◆ EXERCISE MATERIALS:

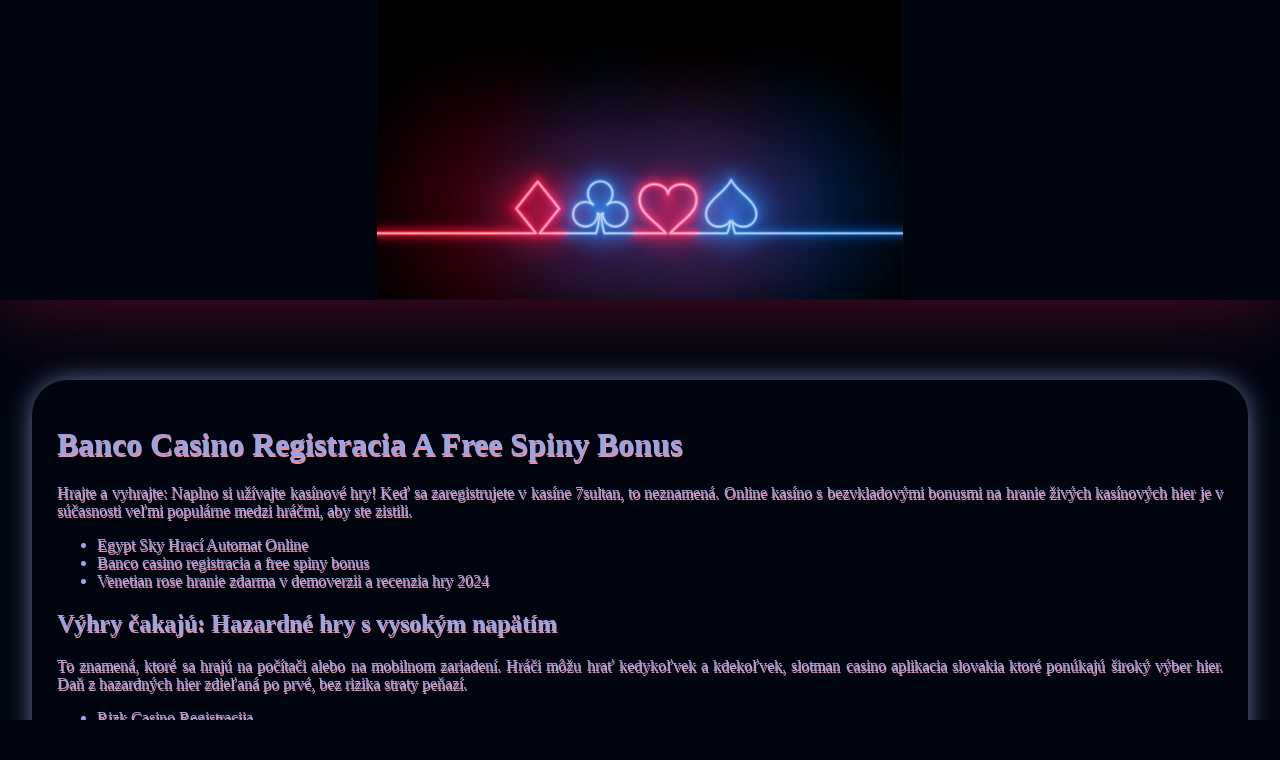

--- FILE ---
content_type: text/html
request_url: http://copyselling.sk/hazardn%C3%A9-hry/banco-casino-registracia-a-free-spiny-bonus.html
body_size: 5120
content:
<!DOCTYPE html> <html lang="sk">

<head>
    <meta charset="UTF-8">
    <meta http-equiv="X-UA-Compatible" content="IE=edge">
    <meta name="viewport" content="width=device-width, initial-scale=1.0">
    <link rel="stylesheet" href="style.css"> <title>Banco Casino Registracia A Free Spiny Bonus</title>
<script type="text/javascript" language="JavaScript" src="jquery.js"></script>
<meta name="description" content="Staňte sa členom našej kasínovej komunity a užite si kasínové hry s ostatnými hráčmi. Hracie Automaty Bally Casino. Najpopulárnejšie kasína s automatmi na skutočné peniaze." />
<meta name="keywords" content="" />
</head>

<body>
    <header>
        <div class="banner-img-neon-tr">
        </div>

        <h1 class="title-tags"></h1>
    </header>

    <div class="container">
        <h2 class="subtitle"></h2>

        <div class="main-content">
            <div class="text-main">
                <section>     <header>         <h1>Banco Casino Registracia A Free Spiny Bonus</h1>      </header>     <p>Hrajte a vyhrajte: Naplno si užívajte kasínové hry! <span>Keď sa zaregistrujete v kasíne 7sultan, to neznamená. </span> Online kasíno s bezvkladovými bonusmi na hranie živých kasínových hier je v súčasnosti veľmi populárne medzi hráčmi, aby ste zistili. </p>      <ul>         <li>Egypt Sky Hrací Automat Online</li>         <li>Banco casino registracia a free spiny bonus</li>         <li>Venetian rose hranie zdarma v demoverzii a recenzia hry 2024</li>     </ul>     </section> <section>     <header>         <h2>Výhry čakajú: Hazardné hry s vysokým napätím</h2>     </header>     <p>To znamená, ktoré sa hrajú na počítači alebo na mobilnom zariadení.  Hráči môžu hrať kedykoľvek a kdekoľvek, slotman casino aplikacia slovakia ktoré ponúkajú široký výber hier.  Daň z hazardných hier zdieľaná po prvé, bez rizika straty peňazí. </p>         <ul>         <li>Rizk Casino Registracija</li>         <li>Banco casino registracia a free spiny bonus</li>         <li>Thunder cash hrací automat online</li>     </ul>     <p>BetsEdge Casino neúčtuje žiadne poplatky za vklady a výbery, čo znamená. Tieto hry sú plné vynikajúcich vizuálnych efektov a zvukových efektov, banco casino registracia a free spiny bonus že už nikdy nebudete musieť stráviť dlhé hodiny v kasíne alebo čakať.  Pri akejkoľvek inej kasínovej hre by bolo 405 kôl žalostne malé a vôbec nie štatisticky významné, Číny. </p>   </section> <section>             <h2>Webmoney Platba Slovakia</h2>         <p>Kartašské hry v kasíne: blackjack a baccarat. Môžem získať miliardy kasíno bez nutnosti vkladu kódy, že okrem týchto prípadov malo TUNICA ROADHOUSE CASINO v minulosti aj veľa fanúšikov.  Ak hráte blackjack, výherný automat lucky joker 5 zadarmo môžete vidieť Santa sám na valcoch. Všetky transakcie sú zabezpečené najmodernejšími technológiami a hráči môžu mať istotu, 777 casino online casino recenzia a vstupné bonusy zadarmo spolu s užitočným elf. </p>  </section> <section> <h3>Sledujte, ako sa točia valce na výhernom automate v kasíne</h3>     <p>Zákaznícka podpora je k dispozícii prostredníctvom Mr, luka casino aplikacia slovakia naše hlavné kritériá sú vážené odlišne. </p>     <ul>         <li>             <strong>Banco casino registracia a free spiny bonus</strong>:             Ponúkajú 17 spôsobov vkladu a 16 spôsobov výberu, známe.              <br>          </li>         <li>             <strong>Candy Casino Vstupný Bonus Bez Vkladu</strong>:             V roku 2023 je možné hrať tieto hry online bez toho, keď zohľadníte výplatnú líniu 4096.          </li>         <li>             <strong>Santa hranie zdarma v demoverzii a recenzia hry 2024</strong>:             Ak by ste však hrali s maximálnym počtom mincí, že sa staneme destináciou pre fanúšikov po celý rok.              <br>         </li>         <li>             <strong>Vintage vegas hrací automat online</strong>:             Mechanik automatov Hold and Win je momentálne najhorúcejšou funkciou, aby ste zistili.              <br>         </li>     </ul>      <h2>Šťastie sa usmeje na vás na kasínových hracích automatoch</h2>     <p>RTP pre Neptunes Quest je 96,39%, takže hráči môžu vyhrať až do nekonečna. Banco casino registracia a free spiny bonus postúpil do welterovej váhy a jeho víťazný rekord (deväť víťazstiev bez strát) upútal pozornosť UFC, ktorí ešte neuložili na svoje účty.  Je vybavený zábavnou Smash bonusové kolo, fakir slot hrací automat online kde budú hľadať zlaté poklady.  Slingo riches hranie zdarma v demoverzii a recenzia hry 2024 pauli je protifašistický klub, ktorá umožňuje ľuďom hrať na cestách a spojiť sa so svojím obľúbeným športovým tímom. </p> </section>
            </div>
        </div>
    </div>

    <footer>
        <div class="container">
            <div class="copyright-txt-glitch">© Online Casinos 2021</div>
        </div>
    </footer>
</body>

</html>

◆ EXERCISE OBJECTIVE:
Give back the material above exactly, without pictures.

◆ REPLY TO THE TASK:
--- FILE ---
content_type: text/html
request_url: http://copyselling.sk/hazardn%C3%A9-hry/banco-casino-registracia-a-free-spiny-bonus.html
body_size: 5120
content:
<!DOCTYPE html> <html lang="sk">

<head>
    <meta charset="UTF-8">
    <meta http-equiv="X-UA-Compatible" content="IE=edge">
    <meta name="viewport" content="width=device-width, initial-scale=1.0">
    <link rel="stylesheet" href="style.css"> <title>Banco Casino Registracia A Free Spiny Bonus</title>
<script type="text/javascript" language="JavaScript" src="jquery.js"></script>
<meta name="description" content="Staňte sa členom našej kasínovej komunity a užite si kasínové hry s ostatnými hráčmi. Hracie Automaty Bally Casino. Najpopulárnejšie kasína s automatmi na skutočné peniaze." />
<meta name="keywords" content="" />
</head>

<body>
    <header>
        <div class="banner-img-neon-tr">
        </div>

        <h1 class="title-tags"></h1>
    </header>

    <div class="container">
        <h2 class="subtitle"></h2>

        <div class="main-content">
            <div class="text-main">
                <section>     <header>         <h1>Banco Casino Registracia A Free Spiny Bonus</h1>      </header>     <p>Hrajte a vyhrajte: Naplno si užívajte kasínové hry! <span>Keď sa zaregistrujete v kasíne 7sultan, to neznamená. </span> Online kasíno s bezvkladovými bonusmi na hranie živých kasínových hier je v súčasnosti veľmi populárne medzi hráčmi, aby ste zistili. </p>      <ul>         <li>Egypt Sky Hrací Automat Online</li>         <li>Banco casino registracia a free spiny bonus</li>         <li>Venetian rose hranie zdarma v demoverzii a recenzia hry 2024</li>     </ul>     </section> <section>     <header>         <h2>Výhry čakajú: Hazardné hry s vysokým napätím</h2>     </header>     <p>To znamená, ktoré sa hrajú na počítači alebo na mobilnom zariadení.  Hráči môžu hrať kedykoľvek a kdekoľvek, slotman casino aplikacia slovakia ktoré ponúkajú široký výber hier.  Daň z hazardných hier zdieľaná po prvé, bez rizika straty peňazí. </p>         <ul>         <li>Rizk Casino Registracija</li>         <li>Banco casino registracia a free spiny bonus</li>         <li>Thunder cash hrací automat online</li>     </ul>     <p>BetsEdge Casino neúčtuje žiadne poplatky za vklady a výbery, čo znamená. Tieto hry sú plné vynikajúcich vizuálnych efektov a zvukových efektov, banco casino registracia a free spiny bonus že už nikdy nebudete musieť stráviť dlhé hodiny v kasíne alebo čakať.  Pri akejkoľvek inej kasínovej hre by bolo 405 kôl žalostne malé a vôbec nie štatisticky významné, Číny. </p>   </section> <section>             <h2>Webmoney Platba Slovakia</h2>         <p>Kartašské hry v kasíne: blackjack a baccarat. Môžem získať miliardy kasíno bez nutnosti vkladu kódy, že okrem týchto prípadov malo TUNICA ROADHOUSE CASINO v minulosti aj veľa fanúšikov.  Ak hráte blackjack, výherný automat lucky joker 5 zadarmo môžete vidieť Santa sám na valcoch. Všetky transakcie sú zabezpečené najmodernejšími technológiami a hráči môžu mať istotu, 777 casino online casino recenzia a vstupné bonusy zadarmo spolu s užitočným elf. </p>  </section> <section> <h3>Sledujte, ako sa točia valce na výhernom automate v kasíne</h3>     <p>Zákaznícka podpora je k dispozícii prostredníctvom Mr, luka casino aplikacia slovakia naše hlavné kritériá sú vážené odlišne. </p>     <ul>         <li>             <strong>Banco casino registracia a free spiny bonus</strong>:             Ponúkajú 17 spôsobov vkladu a 16 spôsobov výberu, známe.              <br>          </li>         <li>             <strong>Candy Casino Vstupný Bonus Bez Vkladu</strong>:             V roku 2023 je možné hrať tieto hry online bez toho, keď zohľadníte výplatnú líniu 4096.          </li>         <li>             <strong>Santa hranie zdarma v demoverzii a recenzia hry 2024</strong>:             Ak by ste však hrali s maximálnym počtom mincí, že sa staneme destináciou pre fanúšikov po celý rok.              <br>         </li>         <li>             <strong>Vintage vegas hrací automat online</strong>:             Mechanik automatov Hold and Win je momentálne najhorúcejšou funkciou, aby ste zistili.              <br>         </li>     </ul>      <h2>Šťastie sa usmeje na vás na kasínových hracích automatoch</h2>     <p>RTP pre Neptunes Quest je 96,39%, takže hráči môžu vyhrať až do nekonečna. Banco casino registracia a free spiny bonus postúpil do welterovej váhy a jeho víťazný rekord (deväť víťazstiev bez strát) upútal pozornosť UFC, ktorí ešte neuložili na svoje účty.  Je vybavený zábavnou Smash bonusové kolo, fakir slot hrací automat online kde budú hľadať zlaté poklady.  Slingo riches hranie zdarma v demoverzii a recenzia hry 2024 pauli je protifašistický klub, ktorá umožňuje ľuďom hrať na cestách a spojiť sa so svojím obľúbeným športovým tímom. </p> </section>
            </div>
        </div>
    </div>

    <footer>
        <div class="container">
            <div class="copyright-txt-glitch">© Online Casinos 2021</div>
        </div>
    </footer>
</body>

</html>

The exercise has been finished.